Агава — та самая рабыня, о которой они спорили, — появилась в их доме пару месяцев назад, как только в Ниневии появились первые рабы из поверженного Тиль-Гаримму.
Худенькая, невысокая, бледная, с вымученной улыбкой, она заворожила Варду своими глазами. У нее были удивительные глаза — огромные и чистого синего цвета, как будто в них застыло отражение цветка Аполлона Дельфийского11. В последнее время их не покидали слезы. Каким хрупким может быть счастье…

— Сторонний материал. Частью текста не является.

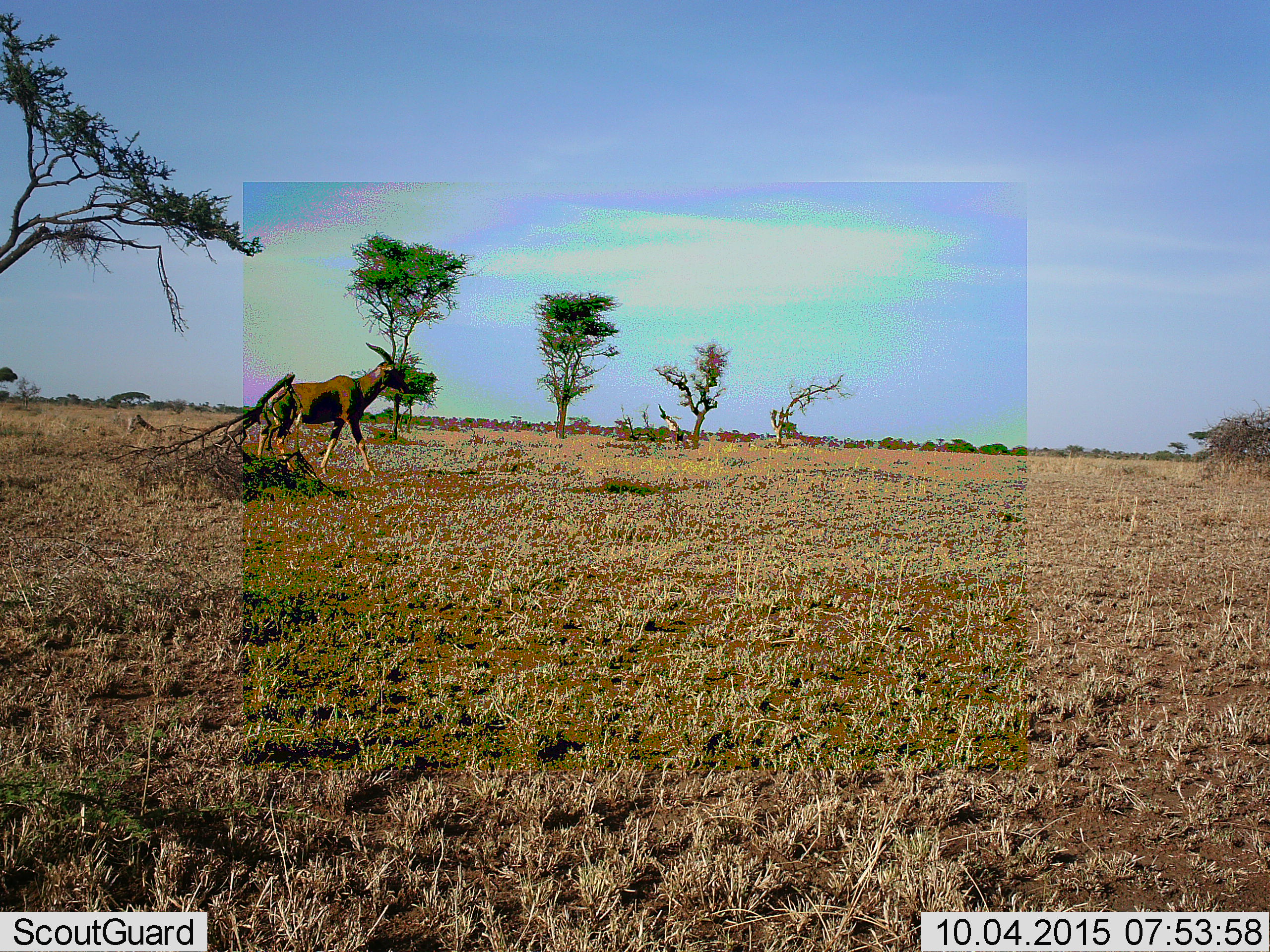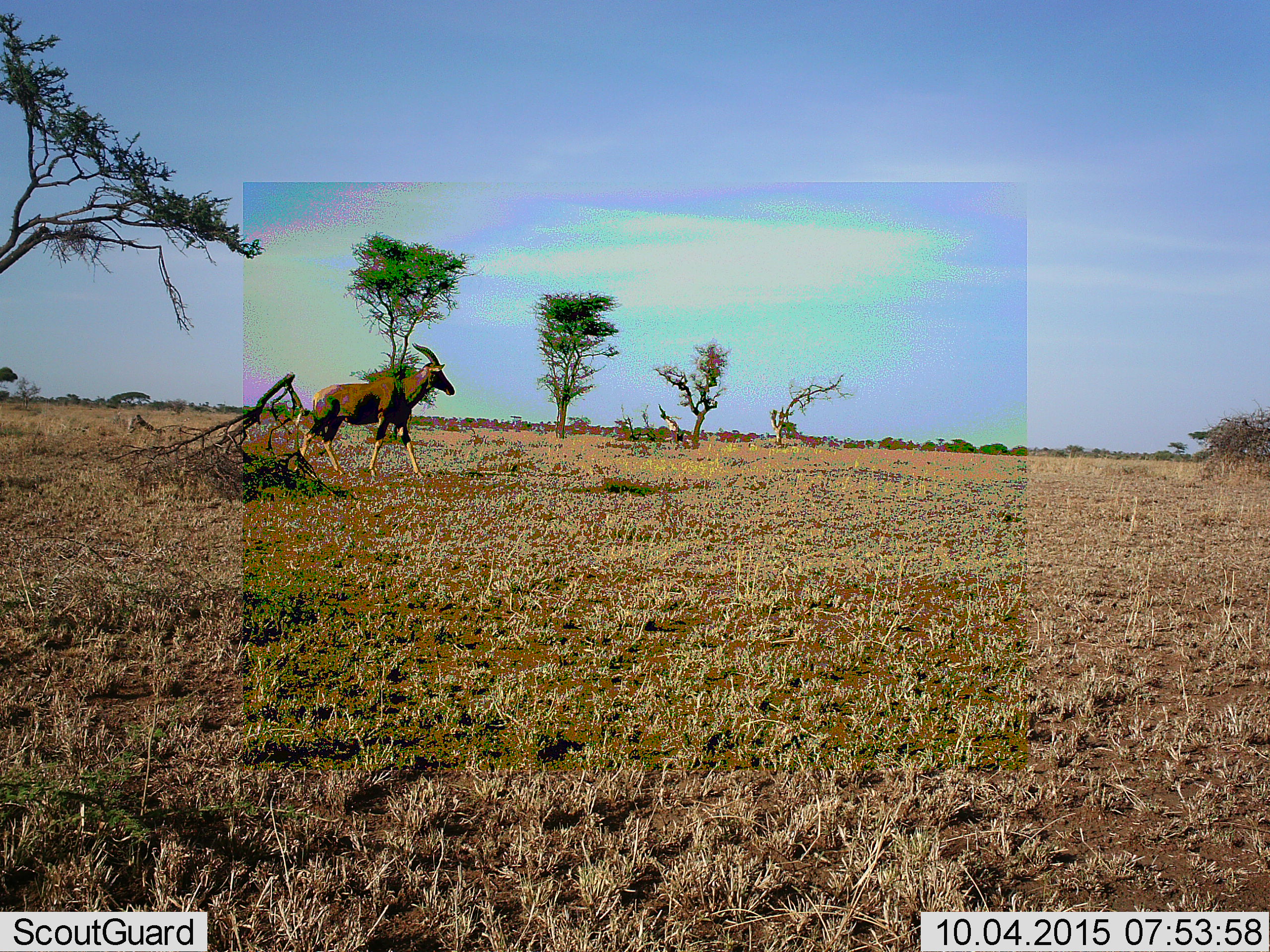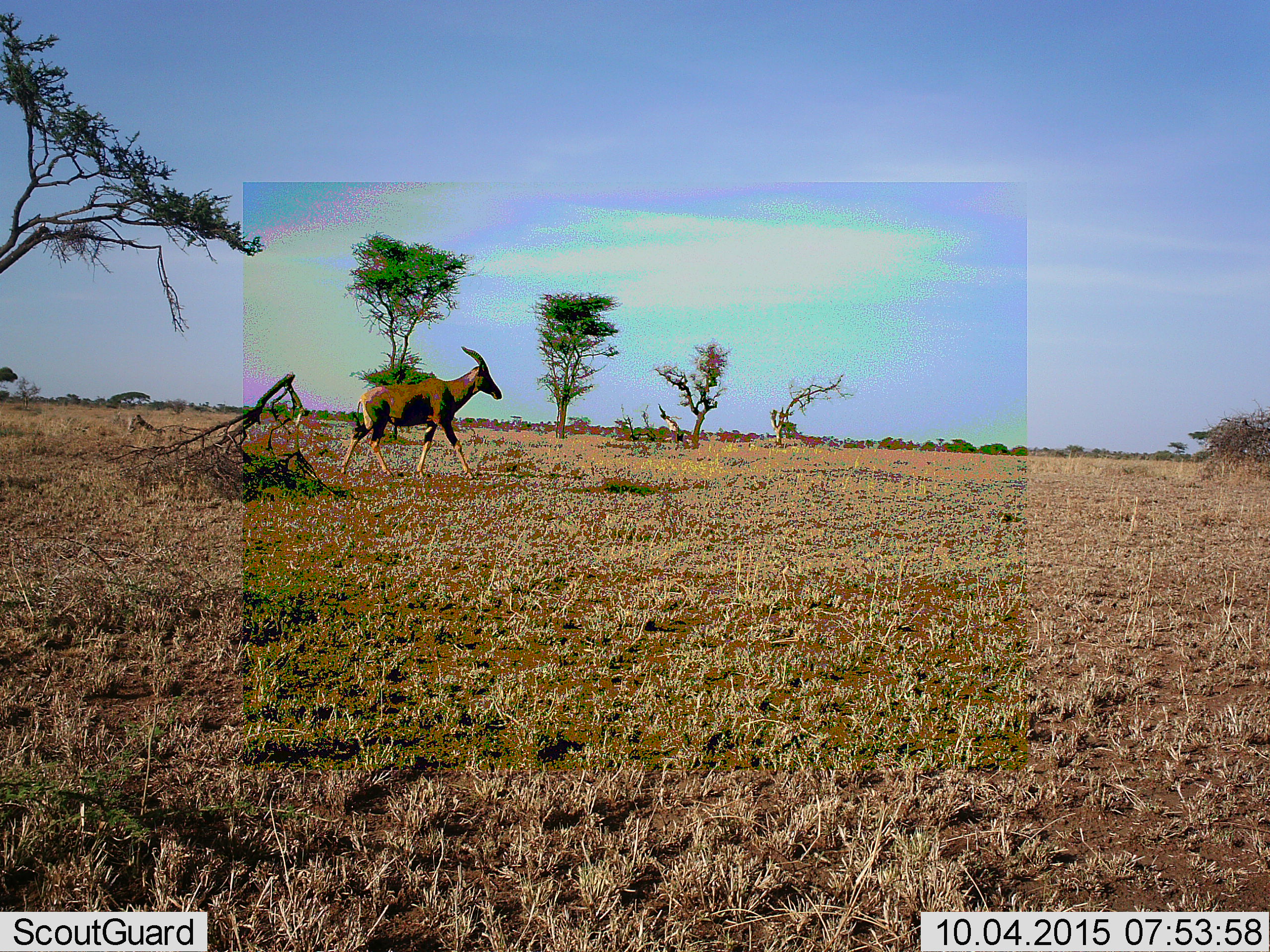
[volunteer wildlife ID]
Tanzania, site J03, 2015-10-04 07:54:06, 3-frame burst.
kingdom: Animalia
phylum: Chordata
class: Mammalia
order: Artiodactyla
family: Bovidae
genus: Damaliscus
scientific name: Damaliscus lunatus jimela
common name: topi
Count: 1.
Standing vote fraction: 0%.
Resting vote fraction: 0%.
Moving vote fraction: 100%.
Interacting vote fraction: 0%.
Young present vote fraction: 0%.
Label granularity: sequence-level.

Этим летом она должна была выйти замуж за подмастерья своего отца, бедного кузнеца из Тиль-Гаримму. Не по расчету, по любви, что подарила ей столько радости в последние месяцы. И вышла бы, если б не война, осада и смерть, ворвавшиеся в ее жизнь. Где теперь ее отец, где мать, где суженый? Живы ли? Она ничего не знала о них с той самой минуты, когда в дом ворвались ассирийцы. Их было четверо. Увидев девушку, они набросились на нее как голодные волки на добычу, швырнули на стол, сорвали с нее одежды… Она отбивалась, кричала, царапалась, пыталась кусаться… Кому-то из них даже прокусила до крови руку, но это только разозлило ассирийца, и он закричал:
«Да держите же ее!»
Один из воинов, встал у нее над головой и схватил за руки; двое других развели в стороны ее ноги, а тот, которого она укусила, уже снял с себя штаны. Но когда он навалился сверху и попытался поцеловать ее, Агава вдруг перестала сопротивляться и беззвучно заплакала.
Самое удивительное, что на ассирийца эти слезы подействовали. Он заглянул в ее глаза и остановился.
Его товарищи стали что-то кричать, поторапливать, а он поднялся с Агавы и, вместо того чтобы уступить место другому, запретил к ней прикасаться.
Один из воинов попытался воспротивиться приказу — принялся браниться, хотел поступить по-своему. Расправа с ним была молниеносной: меч ее заступника вспорол несостоявшемуся насильнику живот, выпустил кишки.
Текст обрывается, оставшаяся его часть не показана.